In order to deal with this, the Tora commandline has been modified, here are the two parameters documentation :

  • -host name : select the host on which you want to run the Tora server (default localhost)
  • -port 6666 : select the port on which you want to run the Tora server (default 6666)
  • -threads 32 : select the number of threads (default 32)
  • -unsafe 6667 : open a port which allow direct connections on the Tora server
  • -config <path> : parse an Apache configuration file to look for VirtualHosts

The two last options are used for direct Flash-Tora connections. First, you will have to configure your firewall to block incoming connections on the port 6666 to prevent clients from directly connecting in safe mode to Tora. This is because the safe mode can bypass any security (htaccess, etc) that is usually handled by the Apache proxy.
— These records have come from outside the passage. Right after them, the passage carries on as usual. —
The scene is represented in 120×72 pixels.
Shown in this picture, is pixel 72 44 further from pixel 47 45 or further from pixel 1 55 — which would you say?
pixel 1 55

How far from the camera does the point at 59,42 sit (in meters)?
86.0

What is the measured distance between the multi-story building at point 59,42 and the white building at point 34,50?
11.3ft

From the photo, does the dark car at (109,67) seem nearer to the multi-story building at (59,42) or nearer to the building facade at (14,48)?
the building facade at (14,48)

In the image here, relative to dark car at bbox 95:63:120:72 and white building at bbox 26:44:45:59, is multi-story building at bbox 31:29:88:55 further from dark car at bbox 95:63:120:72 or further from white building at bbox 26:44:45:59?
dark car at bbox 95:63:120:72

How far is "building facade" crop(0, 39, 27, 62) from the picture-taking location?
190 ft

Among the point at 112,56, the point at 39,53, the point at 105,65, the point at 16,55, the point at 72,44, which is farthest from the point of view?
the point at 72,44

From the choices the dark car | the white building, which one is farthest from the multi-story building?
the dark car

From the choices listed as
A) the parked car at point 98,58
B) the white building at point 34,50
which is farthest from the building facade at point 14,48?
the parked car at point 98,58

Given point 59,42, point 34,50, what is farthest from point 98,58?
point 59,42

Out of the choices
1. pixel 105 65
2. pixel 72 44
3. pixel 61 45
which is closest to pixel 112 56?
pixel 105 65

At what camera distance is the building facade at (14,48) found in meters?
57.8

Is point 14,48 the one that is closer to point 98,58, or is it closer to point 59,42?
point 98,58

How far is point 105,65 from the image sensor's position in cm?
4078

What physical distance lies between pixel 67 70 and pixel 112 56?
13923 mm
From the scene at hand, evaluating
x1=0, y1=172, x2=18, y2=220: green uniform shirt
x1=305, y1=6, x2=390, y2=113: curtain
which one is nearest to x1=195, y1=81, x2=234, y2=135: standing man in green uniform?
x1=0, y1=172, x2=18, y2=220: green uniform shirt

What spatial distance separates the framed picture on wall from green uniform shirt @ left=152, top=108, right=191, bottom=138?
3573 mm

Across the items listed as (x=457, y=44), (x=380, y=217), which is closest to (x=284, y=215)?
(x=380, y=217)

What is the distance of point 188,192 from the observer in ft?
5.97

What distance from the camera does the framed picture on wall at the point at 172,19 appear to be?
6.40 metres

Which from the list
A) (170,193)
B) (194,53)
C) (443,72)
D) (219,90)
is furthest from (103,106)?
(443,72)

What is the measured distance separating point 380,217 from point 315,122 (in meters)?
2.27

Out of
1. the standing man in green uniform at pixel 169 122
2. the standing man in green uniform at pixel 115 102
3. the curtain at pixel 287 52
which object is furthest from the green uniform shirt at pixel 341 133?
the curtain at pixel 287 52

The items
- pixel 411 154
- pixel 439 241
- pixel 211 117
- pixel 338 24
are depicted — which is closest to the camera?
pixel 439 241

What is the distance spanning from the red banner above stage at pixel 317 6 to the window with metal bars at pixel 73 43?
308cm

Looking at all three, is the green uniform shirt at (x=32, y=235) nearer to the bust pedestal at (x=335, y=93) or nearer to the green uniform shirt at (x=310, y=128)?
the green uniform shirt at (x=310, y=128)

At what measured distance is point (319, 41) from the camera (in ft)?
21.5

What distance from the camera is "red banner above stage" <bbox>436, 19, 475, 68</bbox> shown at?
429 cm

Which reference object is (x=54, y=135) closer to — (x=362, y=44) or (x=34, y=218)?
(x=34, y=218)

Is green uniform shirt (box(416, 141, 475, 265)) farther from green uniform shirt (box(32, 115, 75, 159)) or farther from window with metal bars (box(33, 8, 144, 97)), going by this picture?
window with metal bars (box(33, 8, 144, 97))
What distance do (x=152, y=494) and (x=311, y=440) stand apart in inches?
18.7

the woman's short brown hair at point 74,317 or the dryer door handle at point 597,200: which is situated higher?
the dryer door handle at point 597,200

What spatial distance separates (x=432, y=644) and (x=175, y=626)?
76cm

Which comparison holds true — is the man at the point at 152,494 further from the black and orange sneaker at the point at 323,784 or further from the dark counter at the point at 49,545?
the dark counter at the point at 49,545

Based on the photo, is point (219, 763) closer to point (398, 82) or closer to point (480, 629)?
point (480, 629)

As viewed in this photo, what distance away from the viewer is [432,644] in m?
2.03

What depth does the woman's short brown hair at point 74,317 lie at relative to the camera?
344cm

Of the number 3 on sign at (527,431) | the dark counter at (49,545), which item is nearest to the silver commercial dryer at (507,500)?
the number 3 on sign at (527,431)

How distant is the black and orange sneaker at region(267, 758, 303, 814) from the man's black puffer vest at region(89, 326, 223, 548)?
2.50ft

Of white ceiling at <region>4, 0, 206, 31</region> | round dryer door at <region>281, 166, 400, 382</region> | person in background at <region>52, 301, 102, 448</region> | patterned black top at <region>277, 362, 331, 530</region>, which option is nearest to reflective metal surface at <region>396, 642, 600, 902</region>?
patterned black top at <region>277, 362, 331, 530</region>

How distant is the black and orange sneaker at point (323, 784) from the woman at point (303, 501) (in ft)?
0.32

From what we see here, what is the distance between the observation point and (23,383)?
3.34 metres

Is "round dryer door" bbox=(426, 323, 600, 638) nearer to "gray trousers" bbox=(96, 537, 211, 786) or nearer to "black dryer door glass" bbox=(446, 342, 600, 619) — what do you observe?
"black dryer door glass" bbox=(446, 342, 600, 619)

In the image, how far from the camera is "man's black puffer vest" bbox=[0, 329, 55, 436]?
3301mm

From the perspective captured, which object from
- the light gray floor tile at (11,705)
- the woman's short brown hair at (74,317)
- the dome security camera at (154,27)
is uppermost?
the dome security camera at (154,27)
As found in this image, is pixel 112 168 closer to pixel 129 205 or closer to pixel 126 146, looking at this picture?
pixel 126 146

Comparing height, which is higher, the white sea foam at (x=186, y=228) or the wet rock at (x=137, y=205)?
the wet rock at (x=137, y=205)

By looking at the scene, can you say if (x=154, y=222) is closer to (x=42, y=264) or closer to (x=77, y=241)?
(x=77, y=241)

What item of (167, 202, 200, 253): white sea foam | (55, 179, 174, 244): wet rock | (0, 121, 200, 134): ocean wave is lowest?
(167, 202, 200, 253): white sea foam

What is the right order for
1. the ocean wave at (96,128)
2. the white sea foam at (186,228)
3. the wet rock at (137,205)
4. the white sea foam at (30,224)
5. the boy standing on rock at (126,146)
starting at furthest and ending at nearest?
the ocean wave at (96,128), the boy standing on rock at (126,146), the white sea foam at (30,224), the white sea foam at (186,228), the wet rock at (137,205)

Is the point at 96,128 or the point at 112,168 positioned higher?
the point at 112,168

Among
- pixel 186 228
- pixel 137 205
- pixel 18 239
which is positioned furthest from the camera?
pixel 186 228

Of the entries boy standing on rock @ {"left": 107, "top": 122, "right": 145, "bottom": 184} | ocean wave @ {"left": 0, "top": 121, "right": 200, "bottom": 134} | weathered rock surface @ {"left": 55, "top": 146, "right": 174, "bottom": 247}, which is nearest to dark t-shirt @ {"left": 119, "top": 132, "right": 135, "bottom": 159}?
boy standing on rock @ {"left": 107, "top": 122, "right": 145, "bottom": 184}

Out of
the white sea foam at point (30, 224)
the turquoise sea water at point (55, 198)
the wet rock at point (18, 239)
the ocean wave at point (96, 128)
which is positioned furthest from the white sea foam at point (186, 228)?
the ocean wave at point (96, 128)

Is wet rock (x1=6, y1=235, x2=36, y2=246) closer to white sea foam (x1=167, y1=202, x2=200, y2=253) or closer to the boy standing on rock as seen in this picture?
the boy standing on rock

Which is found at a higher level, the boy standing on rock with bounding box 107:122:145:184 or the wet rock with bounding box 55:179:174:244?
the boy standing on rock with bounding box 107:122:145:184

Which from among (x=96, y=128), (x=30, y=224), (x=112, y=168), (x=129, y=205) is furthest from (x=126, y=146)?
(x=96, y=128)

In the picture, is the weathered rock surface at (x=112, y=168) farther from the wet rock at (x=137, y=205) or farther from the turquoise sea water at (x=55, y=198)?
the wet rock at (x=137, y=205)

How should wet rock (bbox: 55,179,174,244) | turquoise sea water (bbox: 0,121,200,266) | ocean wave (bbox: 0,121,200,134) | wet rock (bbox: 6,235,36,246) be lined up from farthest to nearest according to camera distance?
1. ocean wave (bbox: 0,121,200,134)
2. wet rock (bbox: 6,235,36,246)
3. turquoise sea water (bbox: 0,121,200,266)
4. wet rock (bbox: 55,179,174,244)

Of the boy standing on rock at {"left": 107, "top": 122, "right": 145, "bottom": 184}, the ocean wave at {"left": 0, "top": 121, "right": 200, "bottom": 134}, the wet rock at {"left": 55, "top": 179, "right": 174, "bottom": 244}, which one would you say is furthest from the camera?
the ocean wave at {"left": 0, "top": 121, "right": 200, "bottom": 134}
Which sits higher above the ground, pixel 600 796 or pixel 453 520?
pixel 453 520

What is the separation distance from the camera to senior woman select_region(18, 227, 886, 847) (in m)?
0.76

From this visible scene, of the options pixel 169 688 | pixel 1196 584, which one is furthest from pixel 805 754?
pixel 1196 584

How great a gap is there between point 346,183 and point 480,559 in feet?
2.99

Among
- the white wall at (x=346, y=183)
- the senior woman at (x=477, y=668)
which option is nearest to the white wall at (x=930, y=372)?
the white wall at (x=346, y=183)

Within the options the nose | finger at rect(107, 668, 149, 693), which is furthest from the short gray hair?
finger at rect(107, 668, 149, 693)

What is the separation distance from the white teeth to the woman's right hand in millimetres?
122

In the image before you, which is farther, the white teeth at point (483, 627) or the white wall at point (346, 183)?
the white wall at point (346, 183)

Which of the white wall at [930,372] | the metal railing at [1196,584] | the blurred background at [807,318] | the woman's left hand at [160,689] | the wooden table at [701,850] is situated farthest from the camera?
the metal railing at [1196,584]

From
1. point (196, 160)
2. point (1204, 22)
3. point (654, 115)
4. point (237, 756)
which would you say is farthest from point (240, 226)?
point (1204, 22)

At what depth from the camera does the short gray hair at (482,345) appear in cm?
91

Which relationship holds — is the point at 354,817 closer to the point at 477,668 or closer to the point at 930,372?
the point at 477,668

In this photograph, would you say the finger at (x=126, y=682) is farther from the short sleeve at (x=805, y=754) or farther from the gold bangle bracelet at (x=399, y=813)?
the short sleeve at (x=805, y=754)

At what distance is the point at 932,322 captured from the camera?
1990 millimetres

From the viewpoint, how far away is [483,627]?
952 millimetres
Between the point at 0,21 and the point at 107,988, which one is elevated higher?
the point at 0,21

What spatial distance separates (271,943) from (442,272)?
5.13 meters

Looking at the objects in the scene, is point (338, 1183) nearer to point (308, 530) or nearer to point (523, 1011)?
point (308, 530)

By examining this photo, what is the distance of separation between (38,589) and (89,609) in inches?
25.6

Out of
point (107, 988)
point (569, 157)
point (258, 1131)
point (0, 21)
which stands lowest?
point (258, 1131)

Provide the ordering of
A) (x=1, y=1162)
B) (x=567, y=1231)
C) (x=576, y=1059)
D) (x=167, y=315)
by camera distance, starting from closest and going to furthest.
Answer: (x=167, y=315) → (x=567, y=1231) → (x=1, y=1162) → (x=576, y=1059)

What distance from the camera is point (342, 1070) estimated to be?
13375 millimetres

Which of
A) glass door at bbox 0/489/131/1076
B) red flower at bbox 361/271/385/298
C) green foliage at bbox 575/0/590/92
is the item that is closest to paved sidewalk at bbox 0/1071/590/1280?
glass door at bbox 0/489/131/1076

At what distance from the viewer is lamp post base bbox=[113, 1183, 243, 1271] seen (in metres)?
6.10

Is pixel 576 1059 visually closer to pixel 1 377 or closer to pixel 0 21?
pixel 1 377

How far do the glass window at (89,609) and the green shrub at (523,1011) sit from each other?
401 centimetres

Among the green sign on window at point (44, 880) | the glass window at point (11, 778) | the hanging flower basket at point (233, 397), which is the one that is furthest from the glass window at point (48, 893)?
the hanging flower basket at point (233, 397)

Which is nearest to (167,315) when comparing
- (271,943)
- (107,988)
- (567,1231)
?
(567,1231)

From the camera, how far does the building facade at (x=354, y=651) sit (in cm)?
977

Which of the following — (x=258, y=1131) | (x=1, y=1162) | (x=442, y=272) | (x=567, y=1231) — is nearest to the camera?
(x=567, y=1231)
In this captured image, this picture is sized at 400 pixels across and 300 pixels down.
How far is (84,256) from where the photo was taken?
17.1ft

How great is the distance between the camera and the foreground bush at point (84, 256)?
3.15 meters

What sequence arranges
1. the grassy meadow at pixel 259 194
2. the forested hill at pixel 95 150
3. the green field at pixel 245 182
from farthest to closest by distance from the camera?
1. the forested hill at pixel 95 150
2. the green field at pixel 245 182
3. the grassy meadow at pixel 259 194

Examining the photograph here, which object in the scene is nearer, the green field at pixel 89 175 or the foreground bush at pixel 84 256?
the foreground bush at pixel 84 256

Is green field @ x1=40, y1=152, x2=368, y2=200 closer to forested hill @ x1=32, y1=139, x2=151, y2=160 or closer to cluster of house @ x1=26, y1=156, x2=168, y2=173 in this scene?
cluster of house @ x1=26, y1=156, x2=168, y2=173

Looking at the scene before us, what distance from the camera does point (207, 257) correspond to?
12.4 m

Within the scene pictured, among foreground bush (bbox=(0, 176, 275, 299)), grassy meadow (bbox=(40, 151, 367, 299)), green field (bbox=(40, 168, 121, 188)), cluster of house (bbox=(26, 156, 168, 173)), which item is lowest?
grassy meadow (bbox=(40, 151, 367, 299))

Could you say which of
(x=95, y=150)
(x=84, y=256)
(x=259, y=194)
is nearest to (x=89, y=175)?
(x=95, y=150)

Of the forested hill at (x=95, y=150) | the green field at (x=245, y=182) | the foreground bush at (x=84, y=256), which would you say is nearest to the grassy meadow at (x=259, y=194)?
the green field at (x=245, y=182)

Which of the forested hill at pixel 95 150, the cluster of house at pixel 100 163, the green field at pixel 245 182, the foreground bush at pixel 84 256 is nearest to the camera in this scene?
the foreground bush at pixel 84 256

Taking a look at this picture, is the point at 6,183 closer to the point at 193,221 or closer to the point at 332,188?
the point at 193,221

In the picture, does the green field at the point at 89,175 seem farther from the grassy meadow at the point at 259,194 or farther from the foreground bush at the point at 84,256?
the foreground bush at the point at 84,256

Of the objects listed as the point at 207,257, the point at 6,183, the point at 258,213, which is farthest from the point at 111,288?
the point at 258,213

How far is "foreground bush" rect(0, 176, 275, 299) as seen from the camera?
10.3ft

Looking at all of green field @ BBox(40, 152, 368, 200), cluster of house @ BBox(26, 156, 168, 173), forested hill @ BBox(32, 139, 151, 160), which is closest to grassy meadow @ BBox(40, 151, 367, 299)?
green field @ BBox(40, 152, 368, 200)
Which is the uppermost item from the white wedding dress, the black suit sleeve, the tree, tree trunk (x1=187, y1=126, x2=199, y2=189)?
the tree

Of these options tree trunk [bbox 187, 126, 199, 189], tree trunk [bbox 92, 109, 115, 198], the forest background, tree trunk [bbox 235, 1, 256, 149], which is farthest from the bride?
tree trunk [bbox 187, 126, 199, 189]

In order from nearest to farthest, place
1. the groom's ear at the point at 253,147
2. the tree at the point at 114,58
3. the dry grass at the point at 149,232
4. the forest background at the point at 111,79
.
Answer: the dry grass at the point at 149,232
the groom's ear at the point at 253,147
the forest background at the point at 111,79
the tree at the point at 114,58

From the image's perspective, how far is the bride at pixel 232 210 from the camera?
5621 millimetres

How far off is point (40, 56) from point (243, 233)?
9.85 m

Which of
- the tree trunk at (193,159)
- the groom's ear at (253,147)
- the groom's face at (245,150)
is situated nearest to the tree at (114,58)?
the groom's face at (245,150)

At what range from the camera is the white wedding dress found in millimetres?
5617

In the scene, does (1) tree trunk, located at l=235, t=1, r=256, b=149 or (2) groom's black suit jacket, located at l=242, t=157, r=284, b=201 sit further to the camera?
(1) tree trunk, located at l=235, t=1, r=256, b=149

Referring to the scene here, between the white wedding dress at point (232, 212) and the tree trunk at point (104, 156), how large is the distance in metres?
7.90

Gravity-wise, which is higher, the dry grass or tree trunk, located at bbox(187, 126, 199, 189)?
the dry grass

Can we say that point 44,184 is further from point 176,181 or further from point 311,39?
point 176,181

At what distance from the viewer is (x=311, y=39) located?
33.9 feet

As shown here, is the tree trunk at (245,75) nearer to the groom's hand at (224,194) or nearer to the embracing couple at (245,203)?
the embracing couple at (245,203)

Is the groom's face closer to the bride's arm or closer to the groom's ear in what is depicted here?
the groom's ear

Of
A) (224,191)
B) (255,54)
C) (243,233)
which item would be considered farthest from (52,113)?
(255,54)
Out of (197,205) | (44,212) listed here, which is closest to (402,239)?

Instead, you can set an unsafe port that will only accept an URL, instead of the full path to a neko application. In order to resolve this URL into the corresponding application, you can use -config which will parse an Apache configuration file and look for VirtualHost sections :

    DocumentRoot /path/to/www

When Flash connect to the Tora server with an URL, the application loaded will be the DocumentRoot which correspond to the servername + /index.n


We are currently experimenting with this new technology at Motion-Twin, but current tests seems to be quite promising, so we are expecting good things from this new technology which integrates very nicely in our current stack.

We are also looking forward for people interested in giving it a try. So far this new Tora and its API can be found in Neko CVS , in neko/libs/mod_tora/server. This require also Haxe CVS to compile properly, but we will make a proper release of a tora Haxe Library

  • Jul 12, 2009 at 14:38

    Hey Nicolas,

    Okay, so, I understand the concepts here, and I can see how one might use this, but how would it differ in use or benefit over a custom socket server, perhaps one using ThreadedRemotingServer?


  • Christoph Degeneres
    Jul 24, 2009 at 01:59

    I understand this kind of Apache module is cool, but what makes this better approach than having a standalone server like StreamHub Comet server, which already implement Comet?